To do> Only one span of the listing below is wanted: the lines from the one with "rinascente Hanro Fancy woven trunk - multi" through the one with "Nike Mercurial Vapor", reproduced exactly, both ends kept.

Dataset records>
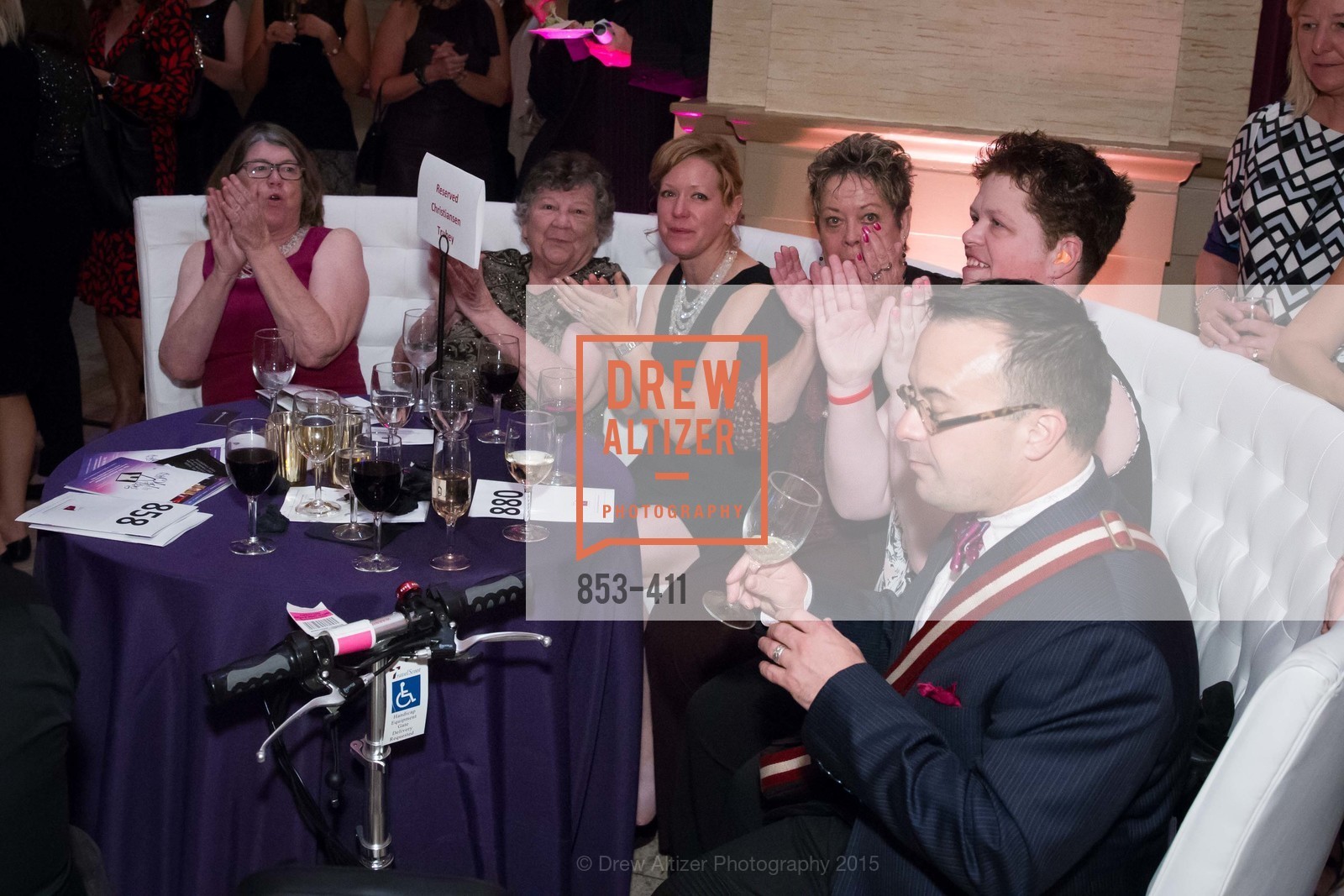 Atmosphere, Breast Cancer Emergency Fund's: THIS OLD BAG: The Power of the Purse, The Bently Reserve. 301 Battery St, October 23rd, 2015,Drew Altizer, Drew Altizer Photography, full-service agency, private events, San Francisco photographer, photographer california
--
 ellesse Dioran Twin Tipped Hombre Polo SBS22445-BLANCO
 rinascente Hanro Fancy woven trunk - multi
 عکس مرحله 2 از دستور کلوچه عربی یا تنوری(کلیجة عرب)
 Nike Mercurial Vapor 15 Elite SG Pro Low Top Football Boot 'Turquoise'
==
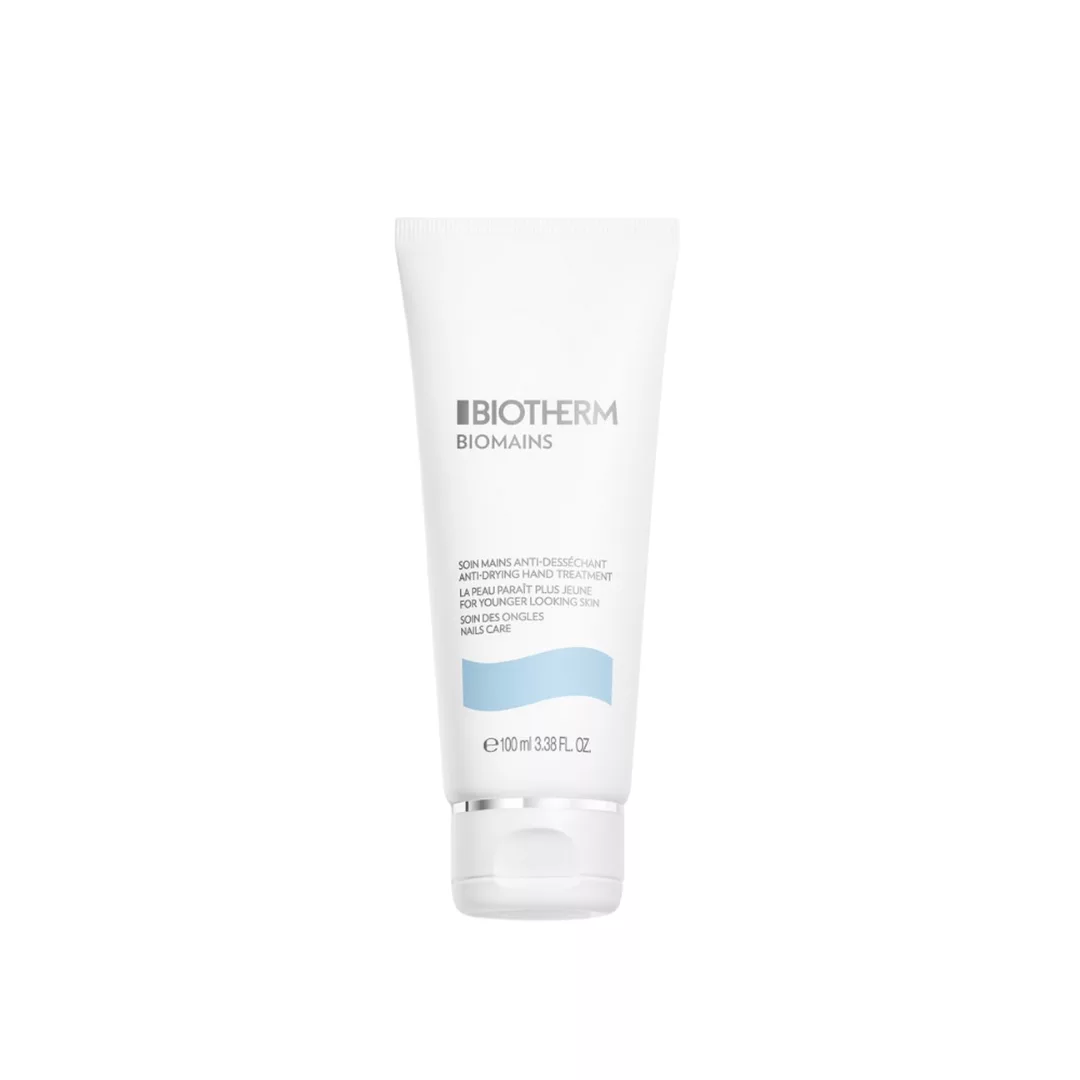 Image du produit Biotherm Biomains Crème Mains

Answer box>
 rinascente Hanro Fancy woven trunk - multi
 عکس مرحله 2 از دستور کلوچه عربی یا تنوری(کلیجة عرب)
 Nike Mercurial Vapor 15 Elite SG Pro Low Top Football Boot 'Turquoise'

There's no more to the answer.